Conjoints et enfants sont d’ailleurs, dans la plupart des cas, auditionnés durant la procédure d’agrément. Celui-ci, instruit par les services de protection maternelle et infantile (PMI) des départements, est obligatoire pour exercer, de même que le stage préparatoire à l’accueil du premier enfant, de 60 heures, et que la formation initiale de 240 heures, à réaliser sous trois ans après la première embauche.

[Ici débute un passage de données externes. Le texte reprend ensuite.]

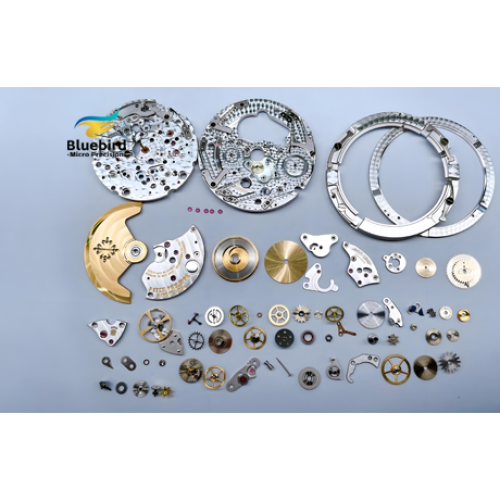 Применение станков лазерной резки в часовом деле: пример прецизионной обработки зубчатых колес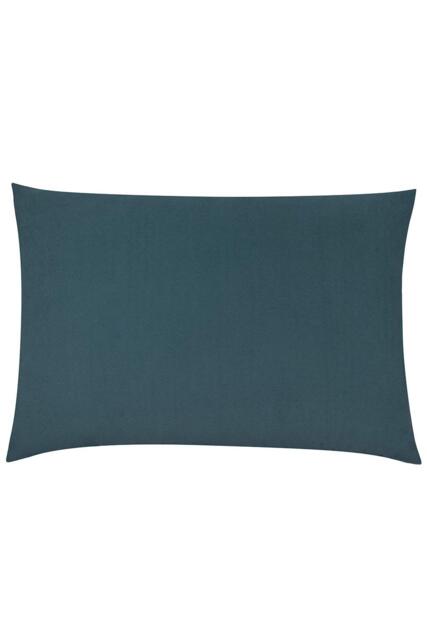Contra Soft Velvet Contrast Coloured Reverse Cushion - image 1
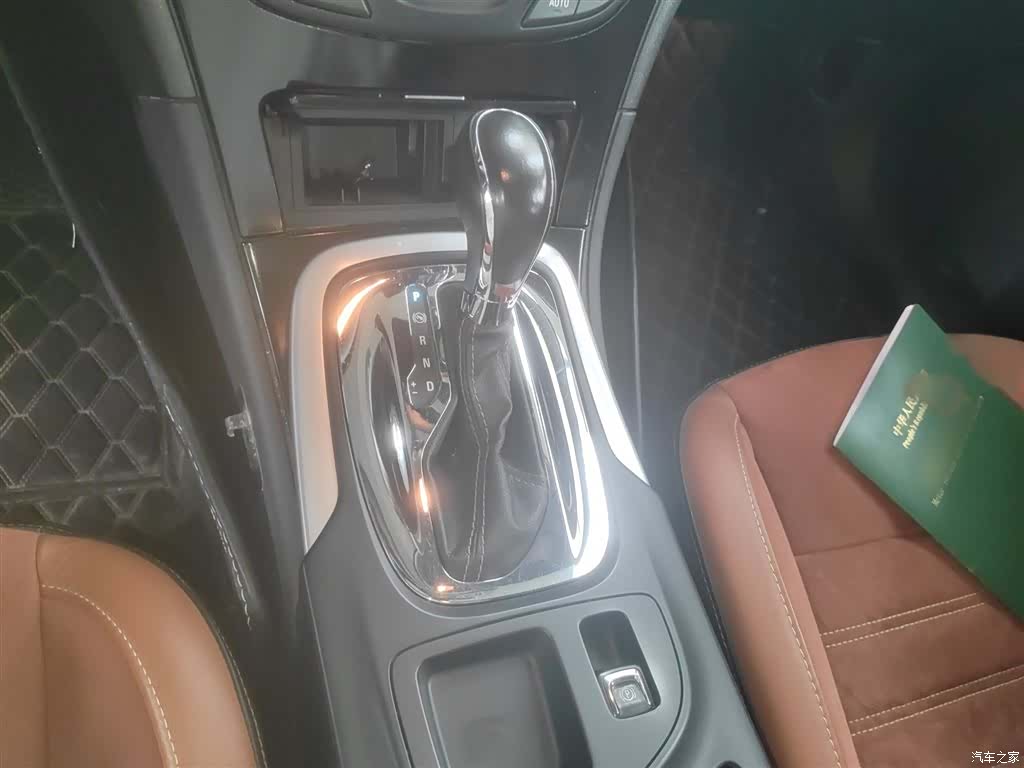 Buick Regal, 2017 7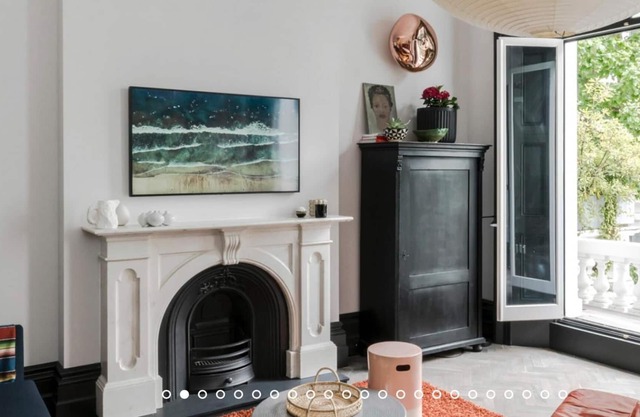 The Bengal Tiger: 2bd apt rich with character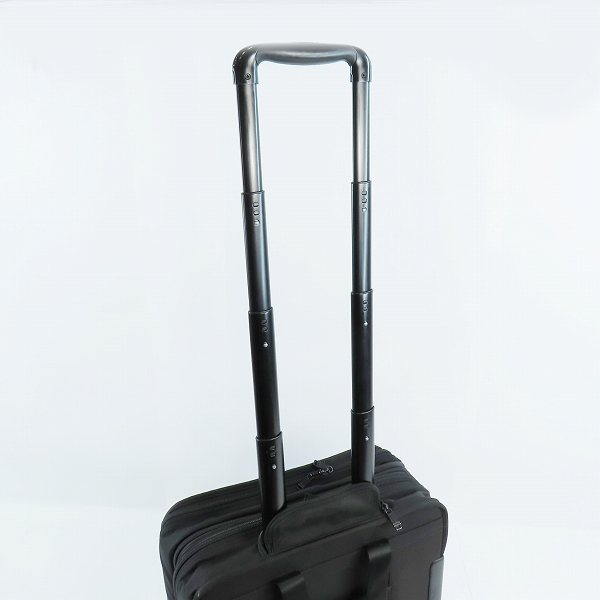 実際に弊社で買取させて頂いたTUMI/トゥミ エクスパンダブルキャリー 二輪キャリー ビジネスバッグ /26103DHの画像 3枚目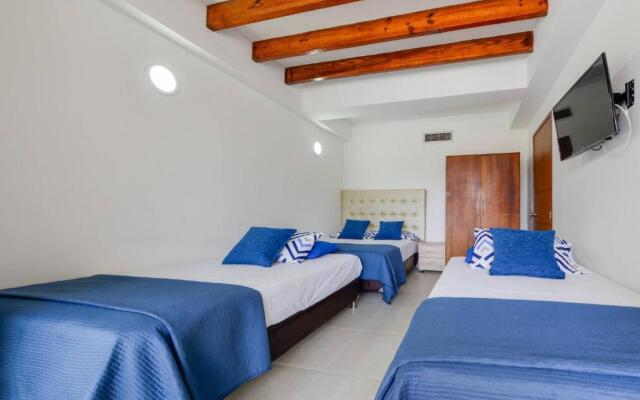 Hermoso Y Comodo Apartamento Bay Point 303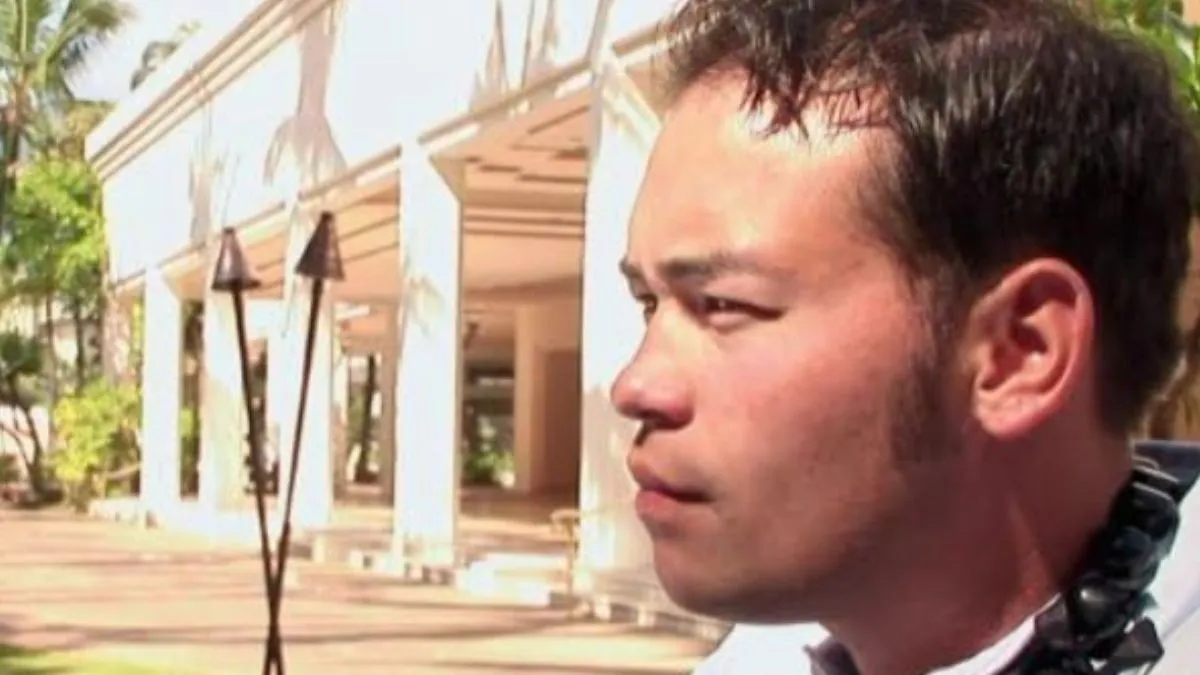 Jon Gosselin on Jon and Kate Plus 8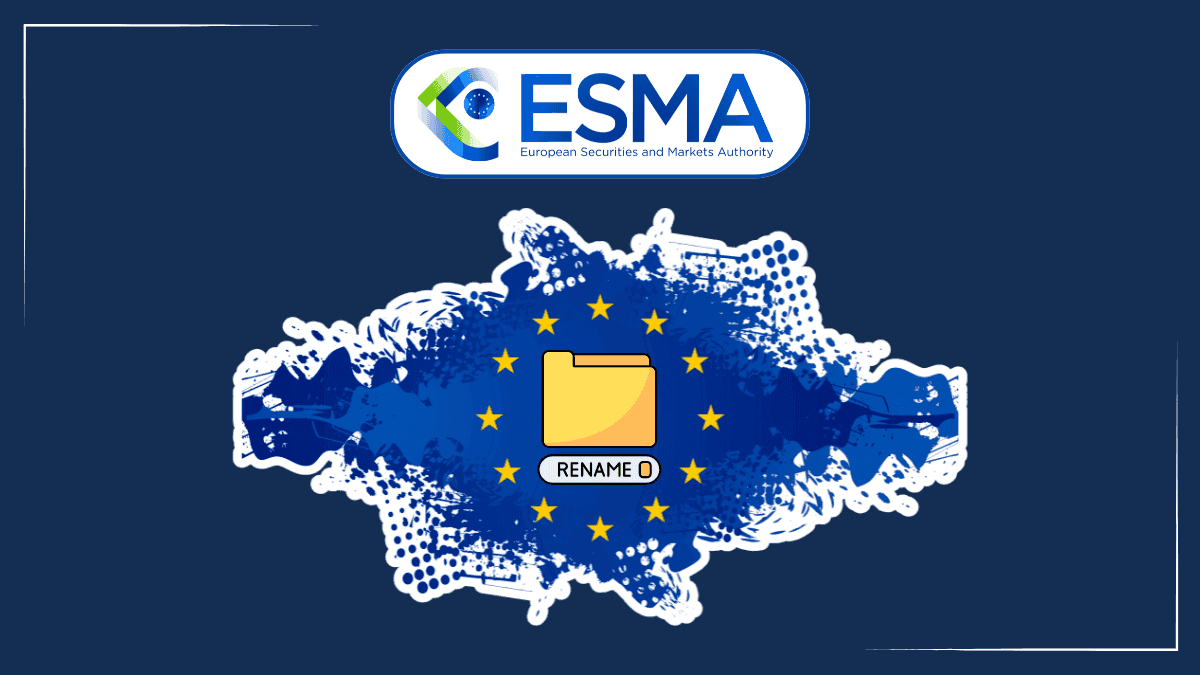 Why Names Matter: ESMA’s rules for ESG and Sustainability-Related Funds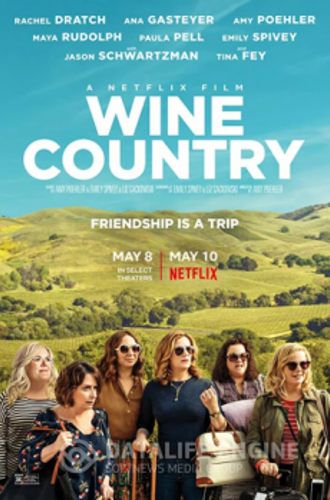 Винная страна / Wine Country (2019) WEB-DL 1080p | D | Невафильм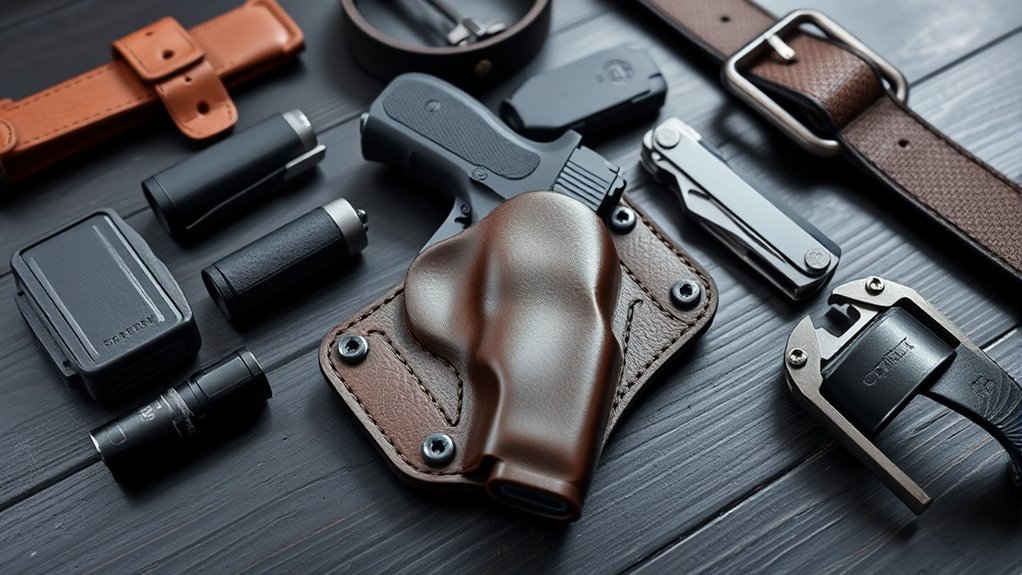 concealed carry gear essentials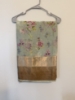 Picture of Pista green floral Chanderi Saree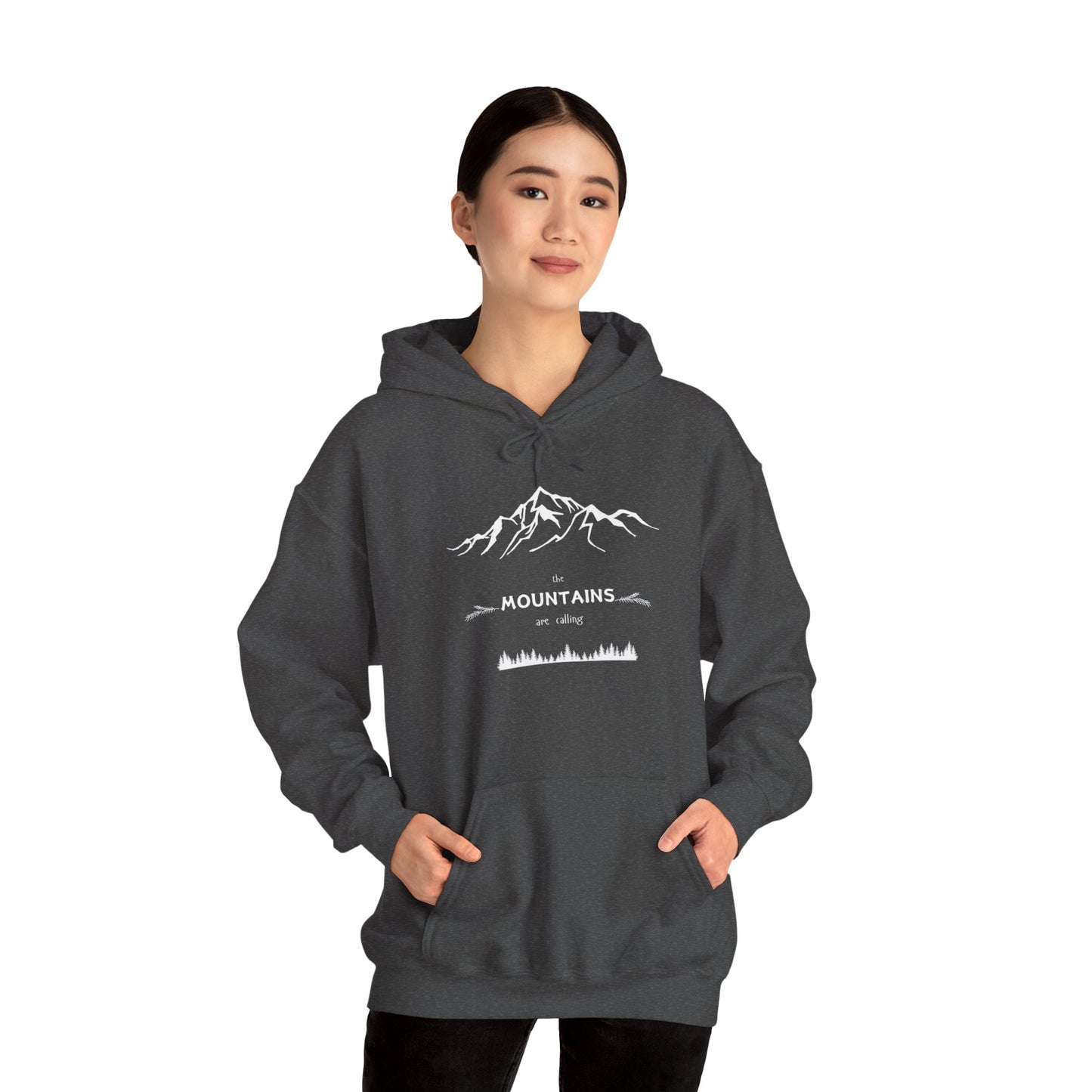 Mountains Calling - Hoodie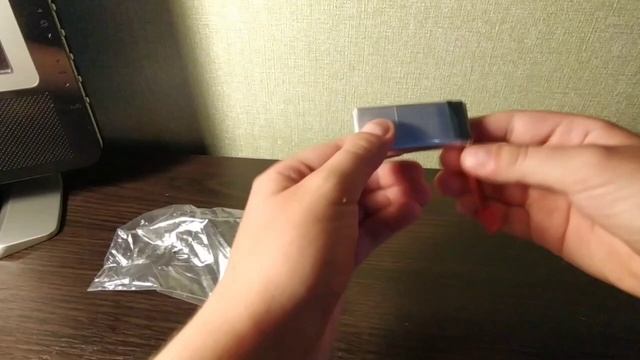 Распаковка посылки из Китая "Аккумулятор для квадрокоптера". смотреть онлайн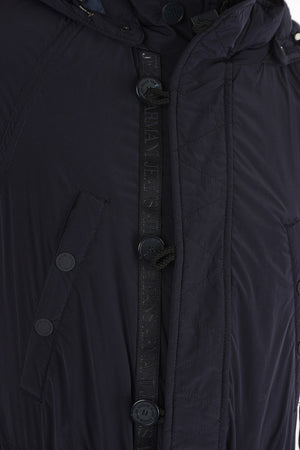 ARMANI JEANS Hooded Jacket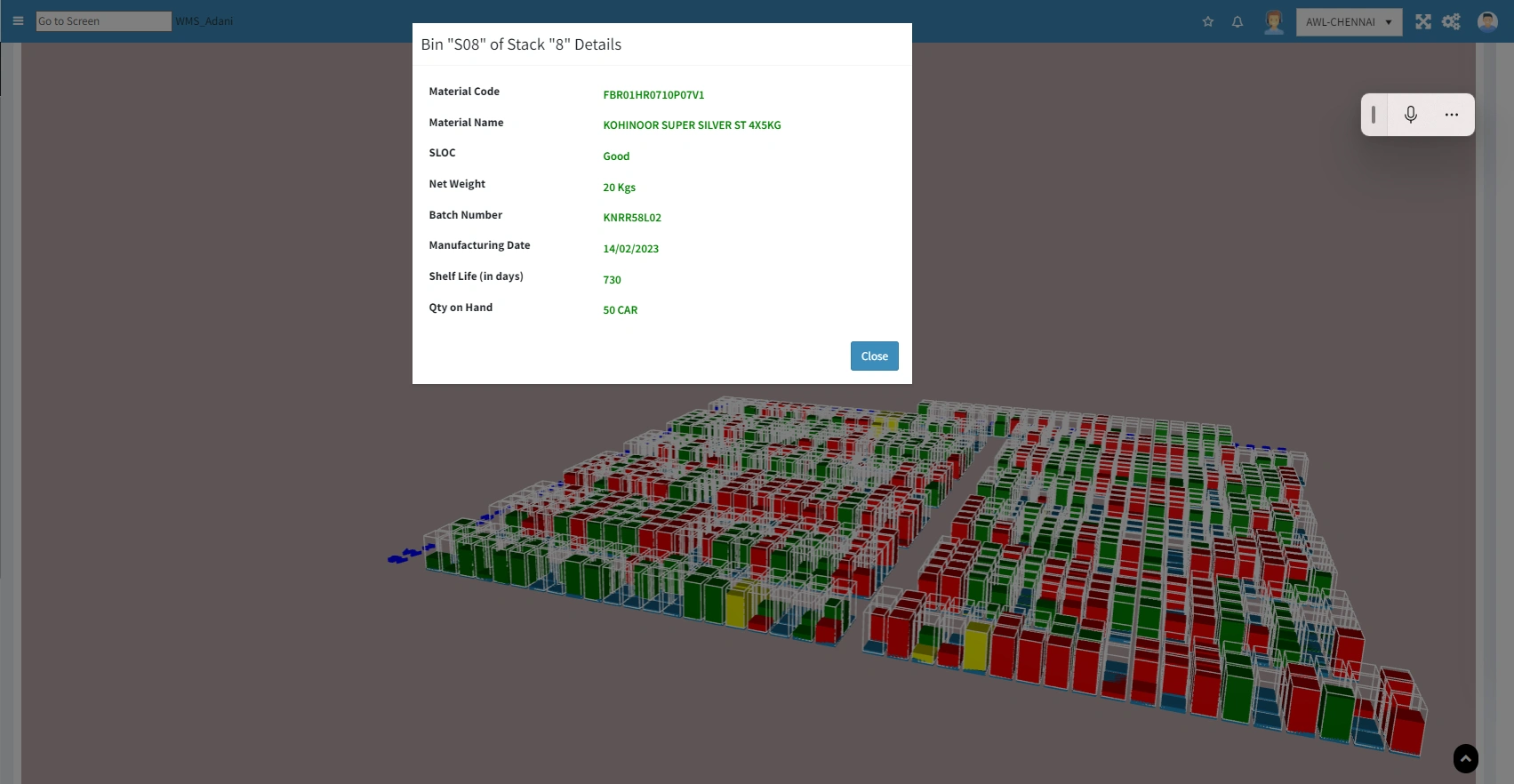 Softpal Warehouse  Management Software.-2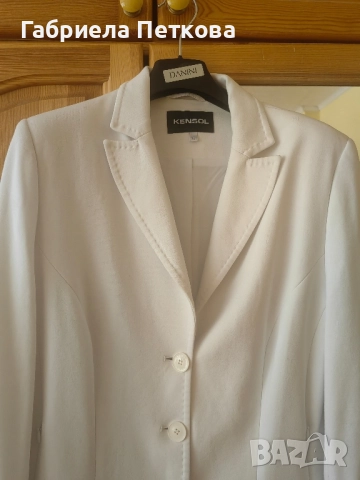 Сако на Кенсол, снимка 2 - Сака - 51521487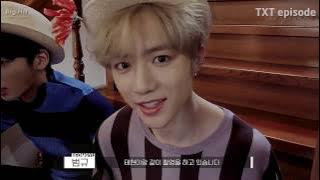 A video to make you fall in love with Choi Beomgyu 🌰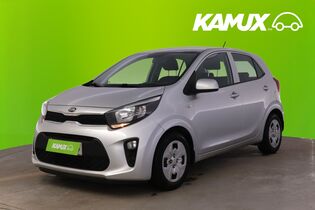 Kia Picanto vaihtoauto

Ces études sont requises, sauf validation des acquis de l’expérience (VAE), pour l’obtention du diplôme d’État d’assistant familial (DEAF). Ce diplôme, l’un des quatorze du travail social, n’est toutefois pas obligatoire pour exercer la profession… D’ailleurs, seuls 16 % des assistants familiaux en exercice dans les départements interrogés lors de l’enquête de l’Oned l’avaient obtenu.

Une profession fragilisée

Pourtant en France, contrairement aux autres pays européens, le métier s’est professionnalisé depuis 1977 avec salaires, congés payés et formation. Ce qui n’empêche pas les burn-out d’augmenter. « Je croise de plus en plus de collègues en souffrance, qui ont davantage de difficultés avec des enfants aux comportements virulents plus tôt et plus forts », constate Gabrielle Marceteau, assistante familiale en Ille-et-Vilaine.

Sandra Onyszko, responsable communication de l'Ufnafaam. DR

Les professionnels évoquent des jeunes arrivant « de plus en plus cassés », pris en charge tardivement par les structures de l’aide sociale à l’enfance (ASE) et pour qui les suivis pédopsychiatriques se raréfient en raison de la pénurie de médecins sur ce secteur.

« Les enfants quittent leur famille de plus en plus tard avec des traumatismes lourds », appuie Sandra Onyszko. Certains peuvent présenter des troubles psychiatriques sévères pour lesquels les professionnels se sentent démunis, faute de formation adéquate.

Les enfants quittent leur famille de plus en plus tard avec des traumatismes lourds

Sandra Onyszko, Ufnafaam 

Autre source de fragilisation : l’augmentation de signalements et d’enquêtes menées pour retrait d’agrément. Les départements appliquent un principe de précaution nécessaire, justifié par des situations avérées, par le passé, de mineurs placés ayant pu être maltraités et/ou abusés sexuellement par leurs familles d’accueil.

Mais c’est « une épée de Damoclès avec laquelle on vit », explique Michelle Babin, qui dénonce « l’absence de présomption d’innocence » dans ces procédures aux conséquences psychologiques et financières lourdes.